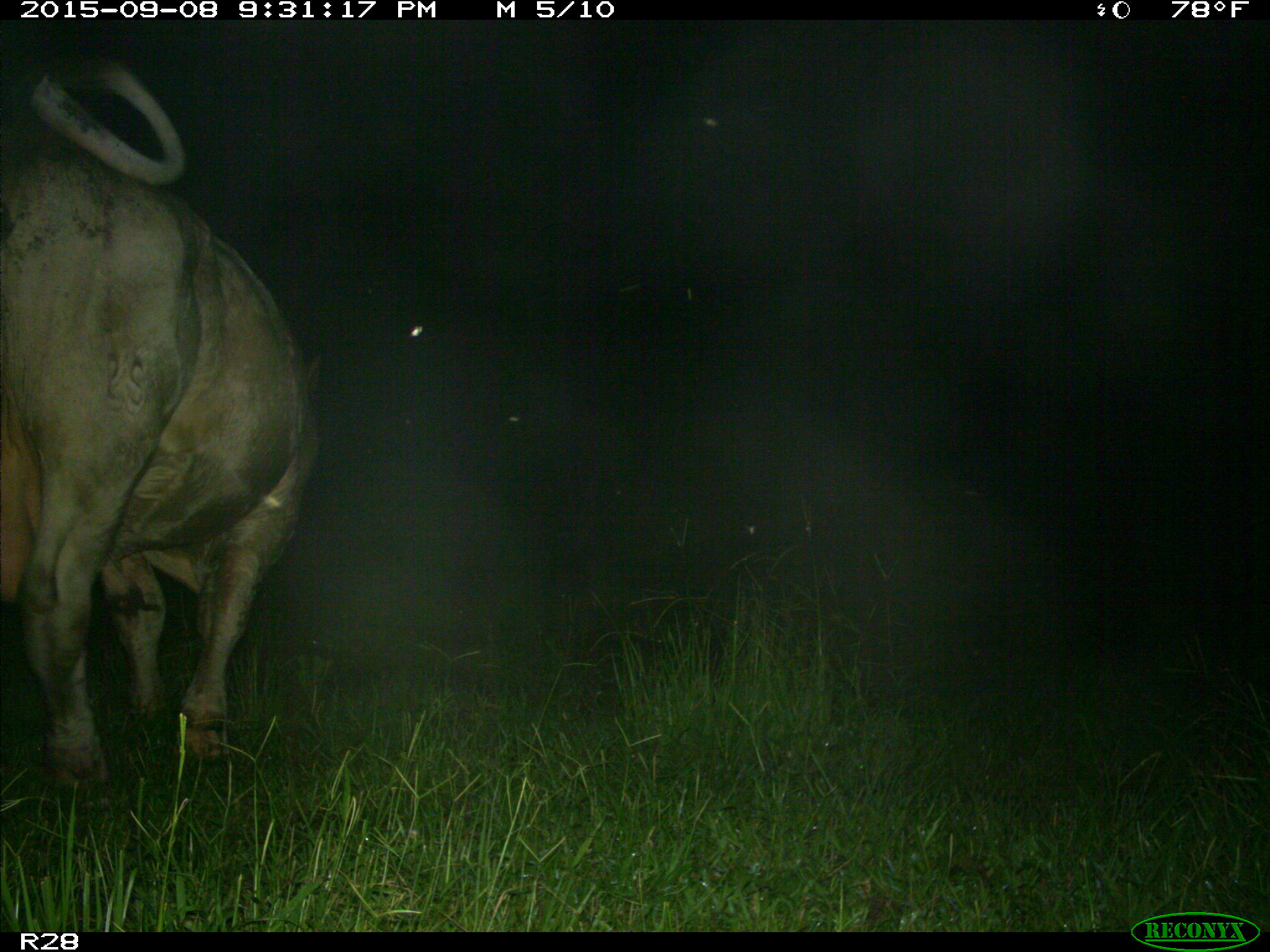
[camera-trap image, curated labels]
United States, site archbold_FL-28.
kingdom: Animalia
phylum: Chordata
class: Mammalia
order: Artiodactyla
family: Bovidae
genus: Bos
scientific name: Bos taurus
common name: domestic cow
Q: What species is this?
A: Bos taurus (domestic cow).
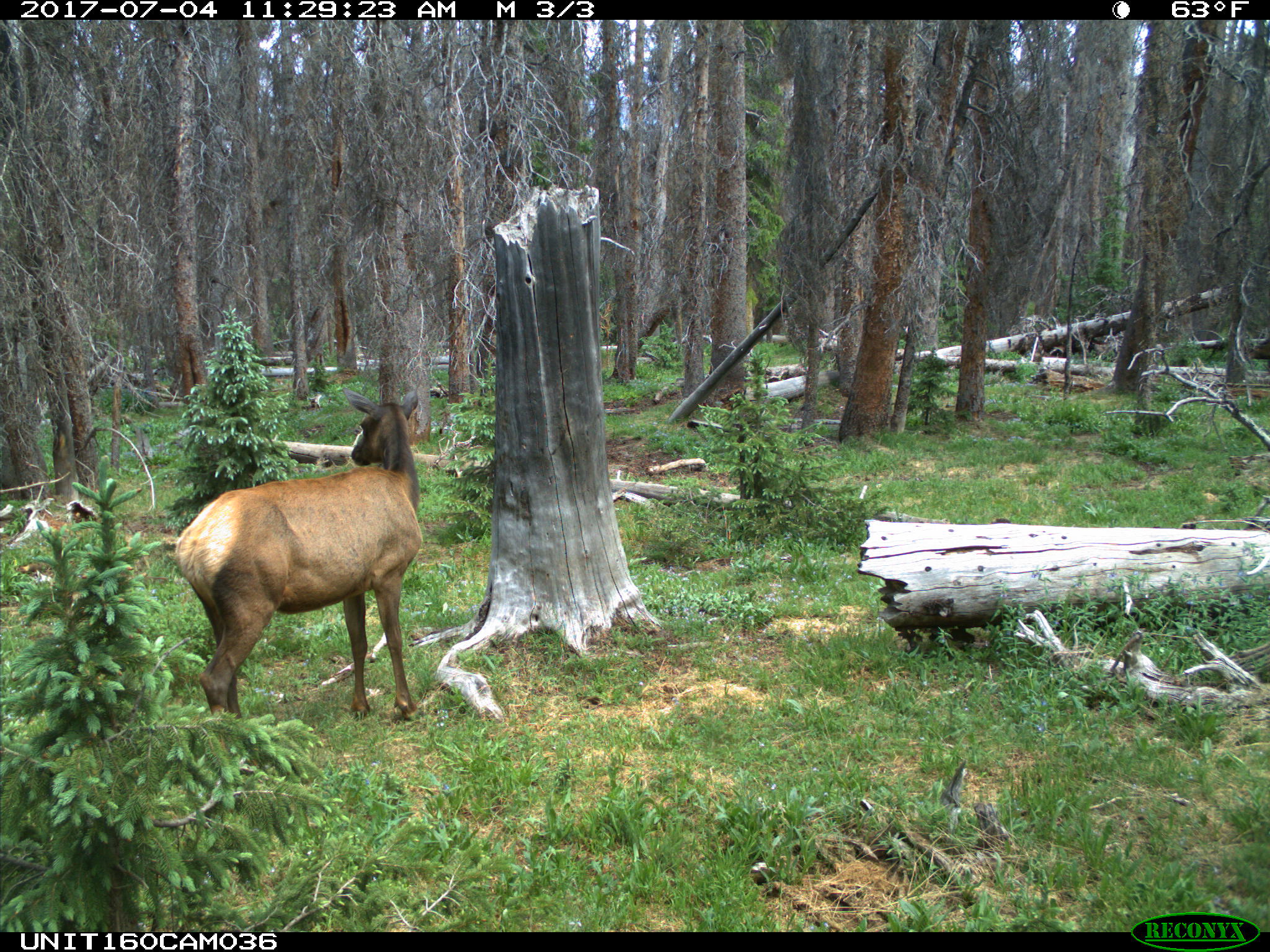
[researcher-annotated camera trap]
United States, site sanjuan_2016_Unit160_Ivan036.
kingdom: Animalia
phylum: Chordata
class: Mammalia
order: Artiodactyla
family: Cervidae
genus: Cervus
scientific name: Cervus elaphus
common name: red deer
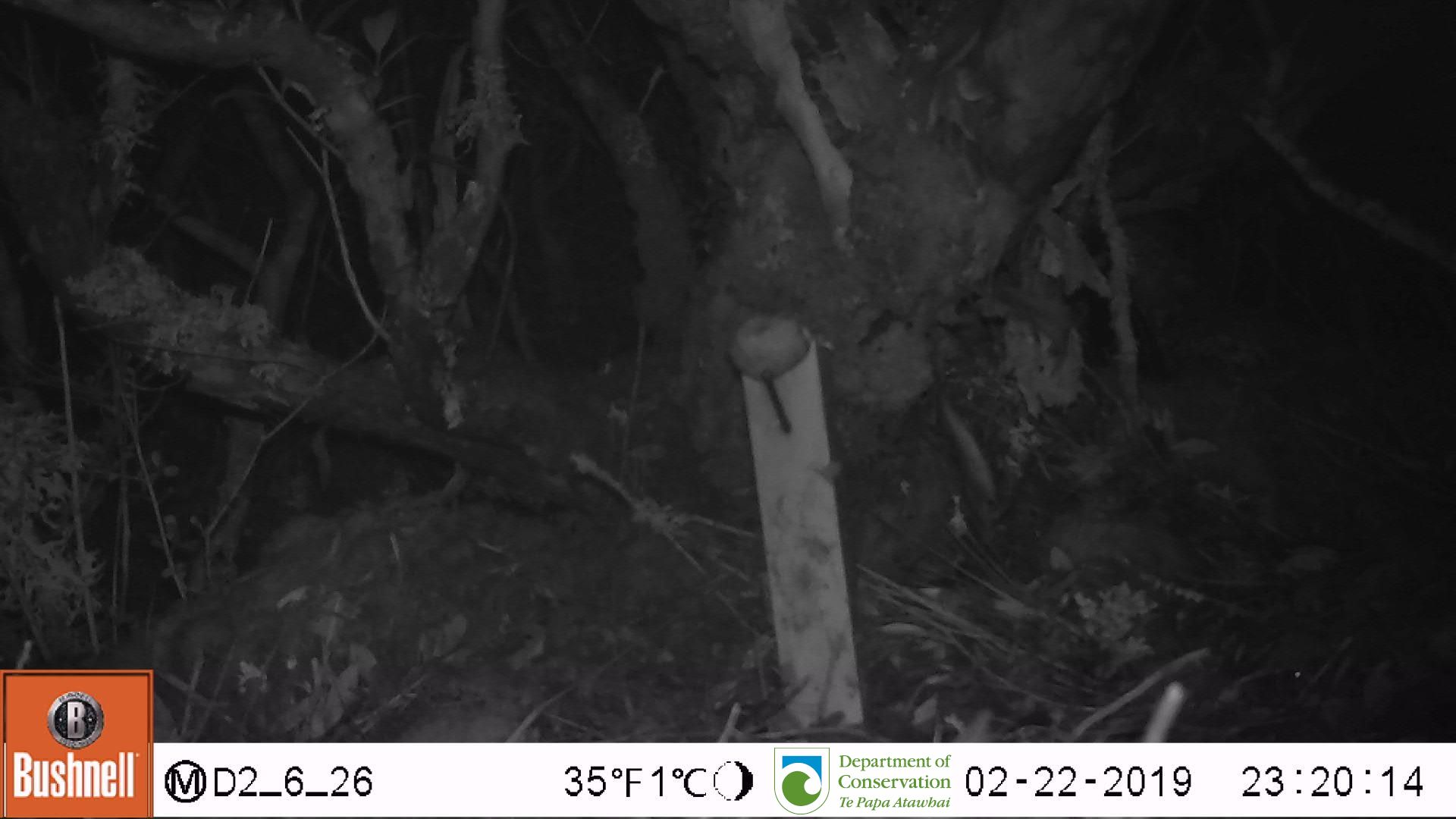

-*-*-

# Work to complete
Pictures are to be left out; otherwise, copy exactly each line from the one containing "Q: What species is this?" through the last line of the listing.

# Written solution
Q: What species is this?
A: Bos taurus (domestic cow).
[researcher-annotated camera trap]
United States, site sanjuan_2016_Unit160_Ivan036.
kingdom: Animalia
phylum: Chordata
class: Mammalia
order: Artiodactyla
family: Cervidae
genus: Cervus
scientific name: Cervus elaphus
common name: red deer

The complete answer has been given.